🤖 AI Analysis

Final verdict: SUSPICIOUS

The package exhibits low direct risks such as network calls or shell execution but has poor metadata quality and low maintainer activity, raising concerns about its long-term maintenance and potential vulnerabilities.

Low maintainer activity
Poor metadata quality

Per-check LLM notes

Network: No network calls detected, which is normal unless the package requires internet access for its functionality.
Shell: No shell execution patterns detected, indicating no unexpected system command executions.
Obfuscation: No obfuscation patterns detected, indicating low risk of malicious activity.
Credentials: No credential harvesting patterns detected, indicating low risk of secret theft.
Metadata: The package shows some signs of low maintainer activity and poor metadata quality, but lacks clear indicators of malicious intent.

🔬 Heuristic Checks

✓ Outbound Network Calls

No suspicious network call patterns found

✓ Code Obfuscation

No obfuscation patterns detected

✓ Shell / Subprocess Execution

No shell execution patterns detected

✓ Credential Harvesting

No credential harvesting patterns detected

✓ Typosquatting

No typosquatting candidates detected

✓ Registered Email Domain

Email domain looks legitimate: ligo.org>

✓ Suspicious Page Links

All external links appear legitimate

✓ Git Repository History

No GitHub repository linked

No GitHub repository link found

⚠ Maintainer History score 6.0

3 maintainer concern(s) found

Author name is missing or very short
Author "" appears to have only 1 package on PyPI (new or inactive account)
Package has no PyPI classifiers (low effort / metadata quality)

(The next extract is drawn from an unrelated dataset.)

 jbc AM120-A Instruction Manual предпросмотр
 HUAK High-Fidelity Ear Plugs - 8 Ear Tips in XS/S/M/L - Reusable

✓ Known CVE Vulnerabilities

No known vulnerabilities found in OSV database.

💡 AI App Starter Prompt

Use this prompt to build a project with PycWB

Create a mini-application named 'GravWaveBurstAnalyzer' that leverages the PycWB Python package for analyzing coherent gravitational wave bursts. This application should serve as a user-friendly interface for scientists and researchers to input their data and receive detailed analyses of gravitational wave signals. Here are the steps and features to include in your project:

1. **Setup Environment**: Begin by setting up a virtual environment for your project and installing necessary packages including PycWB.
2. **Data Input Interface**: Develop an intuitive GUI or CLI where users can upload their gravitational wave data files. Ensure that the interface supports various file formats commonly used in gravitational wave research.
3. **Preprocessing Module**: Implement a preprocessing module that cleans and normalizes the uploaded data using functions from PycWB. This step is crucial for accurate analysis.
4. **Analysis Engine**: Utilize PycWB's core functionalities to analyze the preprocessed data. Focus on detecting coherent gravitational wave bursts within the dataset. Allow users to specify parameters such as frequency ranges and coherence thresholds for more customized analyses.
5. **Visualization Tools**: Integrate visualization tools to display the results of the analysis in real-time. Use matplotlib or similar libraries to plot graphs showing detected bursts, signal strengths, and other relevant metrics.
6. **Report Generation**: Implement a feature that generates comprehensive reports summarizing the findings of the analysis. Include statistical summaries, visual plots, and interpretations based on the data provided.
7. **Documentation and Help Section**: Provide thorough documentation explaining how to use each feature of the application. Include examples, FAQs, and a section dedicated to troubleshooting common issues.

By following these steps and incorporating these features, you will create a powerful yet accessible tool for gravitational wave researchers.